Timing and synchronization on MPS

The Mac timing trap looks like the CUDA timing trap. Kernel launches and queued device work can make naive timers lie. Warm up the operation first, then synchronize before and after the measured block. PyTorch exposes torch.mps.synchronize() for that boundary.^{[5]Reference 5torch.mps.https://docs.pytorch.org/docs/stable/mps.html}

mps_timing.py

import time
import torch

device = torch.device("mps" if torch.backends.mps.is_available() else "cpu")
x = torch.randn(256, 256, device=device)
w = torch.randn(256, 256, device=device)

for _ in range(3):
    y = x @ w
if device.type == "mps":
    torch.mps.synchronize()

start = time.perf_counter()
for _ in range(10):
    y = x @ w
if device.type == "mps":
    torch.mps.synchronize()
elapsed_ms = (time.perf_counter() - start) * 1000

print("timed matmuls:", 10)
print("result shape:", tuple(y.shape))
print("elapsed is nonnegative:", elapsed_ms >= 0)

Output

timed matmuls: 10
result shape: (256, 256)
elapsed is nonnegative: True

Same hidden sync points still matter:

loss.item() when loss is an MPS tensor
tensor.cpu(), including tensor.cpu().numpy() for NumPy analysis
printing values that must come back to host memory

Calling .numpy() directly on an MPS tensor isn't the route back to NumPy: move the data to CPU first. Keep that reporting boundary explicit:

mps_logging_boundary.py

import torch

device = torch.device("mps" if torch.backends.mps.is_available() else "cpu")
loss = torch.tensor(2.5, device=device)
reported_loss = loss.detach().cpu().item()

print(f"reported loss: {reported_loss:.1f}")

Output

reported loss: 2.5

Don't trust timing claims until you know whether the host waited for the device.

Worked timing story by hand

Say one issue-classifier forward pass launches 35 ms of mps work, but Python finishes queueing it in 3 ms.

naive timer around the Python call reports about 3 ms
synchronized timer reports about 35 ms

That gap changes your engineering decisions.

If you believe 3 ms, you may chase dataloader code that isn't the bottleneck.
If you believe 35 ms, you know model-side math or sequence length still dominates.

Good accelerator debugging starts with honest measurement before clever optimization.

Memory pressure on Apple GPUs

The first memory lesson is the same as CUDA: weights aren't the whole bill. Activations, gradients, optimizer state, and temporary workspaces matter too.

> _SUPPLIED MATERIAL_:
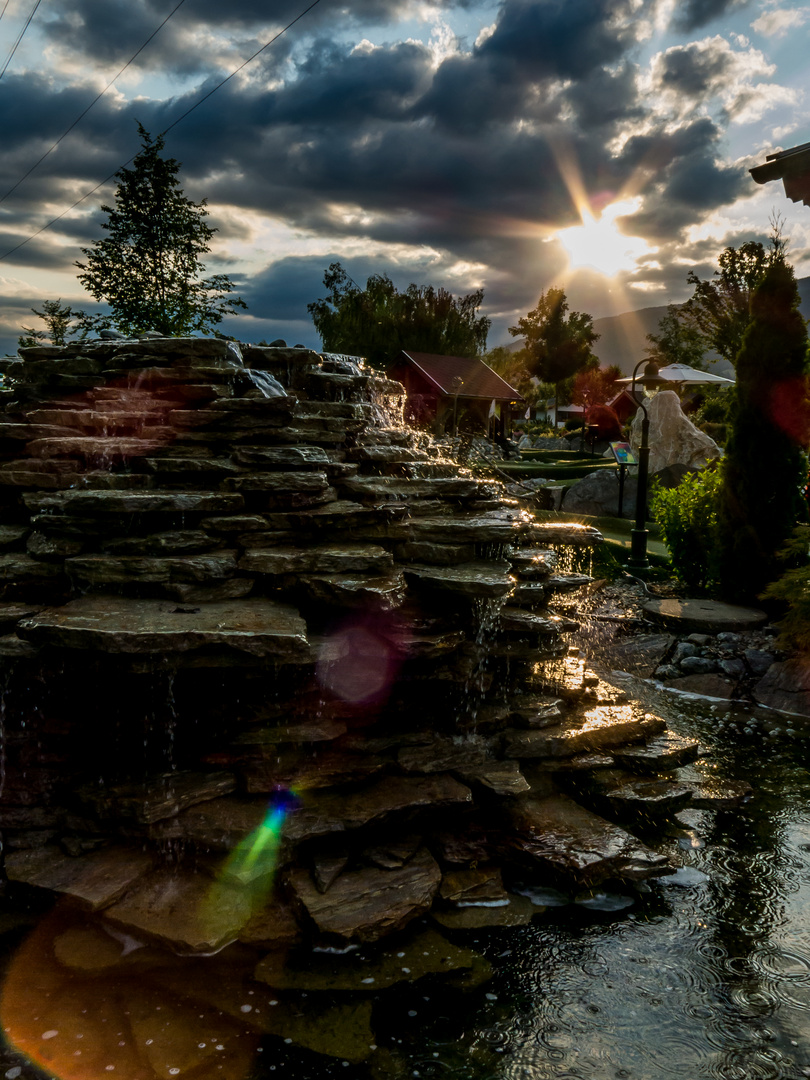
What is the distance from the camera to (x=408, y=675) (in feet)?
14.9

> _WHAT IS EXPECTED_: Using the text on timing and synchronization on MPS, decide whether each statement agrees with it: (a) calling .numpy() directly on an MPS tensor is the way to get its data into NumPy; (b) in the worked timing story, a naive timer around the Python call reports about 3 ms; (c) weights are the whole memory bill on Apple GPUs. Answer yes or no for each, quoting the deciding words of the text.

> _FINAL ANSWER_:
(a) No: "Calling .numpy() directly on an MPS tensor isn't the route back to NumPy: move the data to CPU first."
(b) Yes: "naive timer around the Python call reports about 3 ms"
(c) No: "weights aren't the whole bill"